Can mining heal a river?
Midas Gold Corp., a Canadian mining company with an Idaho subsidiary, wants you to believe that its mining project can.
Over the past century, mining companies have come and gone from the Stibnite mine site, near Yellow Pine, and have made a variety of promises to the residents of this state. But they all have left behind the same legacy — a polluted and scarred landscape. Now, the latest mining company to arrive at Stibnite, Midas Gold, wants you to believe that it alone is going to “restore” the site, and do it with a brand-new gold mine.
Midas Gold is proposing the Stibnite Gold Project, a huge open-pit surface mine in the headwaters of the East Fork South Fork Salmon River and within the Nez Perce Tribe territory. The company plans to redisturb the current mine site and excavate an additional 800 acres of currently undisturbed wildlife habitat, with three enormous mining pits. Two of these pits will be left on the landscape in perpetuity. The company also plans to fill three valleys with 450 million tons of mine tailings and waste rock, and plans to build a 26-foot-wide access road through three roadless areas, along the boundary of the Frank Church-River of No Return Wilderness.
And these impacts are potentially just the beginning.
Most mines, once opened, expand, and Midas has already promoted the potential for expansion. This means that the Stibnite Gold mine could go from a large mine at the initial permitting phase to a mega-mine involving additional acres, deposits, mining pits and filled valleys, with compounding destructive environmental effects.
Is this the picture you’ve gotten from Midas Gold’s promotional materials, or have you just heard about its restoration plans for the site?
The reality is that Midas Gold’s restoration plans are minor compared to the sheer scale of disturbance associated with the money-making aspects of the mine. Midas Gold’s restoration plans also distract from the real potential that its project will actually increase contamination of the site and the Salmon River.
Earthworks’ 2013 U.S. Gold Mines Spills & Failures Report study found that of 27 active gold mines in the United States (93 percent of U.S. gold production), all had experienced at least one pipeline spill or other accidental release. The report also found that 20 of the 27 mines failed to capture or control contaminated mine seepage and had water quality impacts to surface and/or groundwater. Midas Gold claims that the liners it plans to place below, and the soil covers on top, of its mine tailings will entirely prevent the type of contaminated seepage documented in the 2013 Earthworks report.

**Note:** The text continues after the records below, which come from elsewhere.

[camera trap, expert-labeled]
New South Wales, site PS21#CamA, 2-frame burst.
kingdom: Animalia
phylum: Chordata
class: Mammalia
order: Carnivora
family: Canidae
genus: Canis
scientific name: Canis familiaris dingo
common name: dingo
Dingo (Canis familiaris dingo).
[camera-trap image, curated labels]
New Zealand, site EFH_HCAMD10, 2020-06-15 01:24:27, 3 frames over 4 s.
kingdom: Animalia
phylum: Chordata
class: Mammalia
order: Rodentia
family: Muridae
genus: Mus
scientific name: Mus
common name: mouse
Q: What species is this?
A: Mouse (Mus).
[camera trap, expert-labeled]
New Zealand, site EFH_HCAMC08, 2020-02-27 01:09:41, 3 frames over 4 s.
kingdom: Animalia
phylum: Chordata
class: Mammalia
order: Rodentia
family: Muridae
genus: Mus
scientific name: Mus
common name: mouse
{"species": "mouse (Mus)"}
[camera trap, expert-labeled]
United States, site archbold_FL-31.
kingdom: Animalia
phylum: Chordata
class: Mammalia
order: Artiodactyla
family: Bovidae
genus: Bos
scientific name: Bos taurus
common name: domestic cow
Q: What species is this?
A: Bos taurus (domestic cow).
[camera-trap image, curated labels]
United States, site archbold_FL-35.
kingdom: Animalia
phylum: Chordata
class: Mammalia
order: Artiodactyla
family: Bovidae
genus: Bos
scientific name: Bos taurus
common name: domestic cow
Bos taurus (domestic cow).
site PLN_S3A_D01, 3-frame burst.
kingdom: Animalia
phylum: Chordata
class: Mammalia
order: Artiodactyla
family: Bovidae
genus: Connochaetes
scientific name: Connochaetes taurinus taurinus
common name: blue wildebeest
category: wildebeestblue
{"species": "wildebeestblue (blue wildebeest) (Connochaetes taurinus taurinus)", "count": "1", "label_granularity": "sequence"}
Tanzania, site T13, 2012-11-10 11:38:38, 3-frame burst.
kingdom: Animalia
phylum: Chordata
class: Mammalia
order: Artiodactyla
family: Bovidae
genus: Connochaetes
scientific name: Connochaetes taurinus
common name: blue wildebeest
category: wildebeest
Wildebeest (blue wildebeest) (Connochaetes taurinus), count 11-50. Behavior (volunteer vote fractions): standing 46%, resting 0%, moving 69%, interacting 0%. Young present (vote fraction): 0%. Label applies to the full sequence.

Unfortunately, all liners leak. They leak because they have some natural permeability and because they also have defects. And Midas’ leaking tailings piles may be the least of the problem. Midas doesn’t plan to line its waste rock deposits at the site. If the soil covers and vegetation Midas plans to use don’t work – which is likely given that unlined waste rock deposits have leaked at similar sites – then these features will also leak contaminated heavy metals into ground and/or surface water.
There is no question that the long history of mining at the Stibnite site has left this site in Idaho degraded and in need of healing. But betting on a new, enormous mine to do the cleanup is too risky for fish and wildlife, for the residents of Idaho and for the Nez Perce people, who have worked since the mid-1990s – expending approximately $2.5 million annually – to restore fish populations and fish habitat in the Salmon River watershed.
The preservation of Idaho’s cherished natural resources is a top priority for the Nez Perce people, and the Nez Perce Tribe opposes the Stibnite Gold Project. Please join us.
Shannon Wheeler is the Nez Perce Tribe executive committee chairman.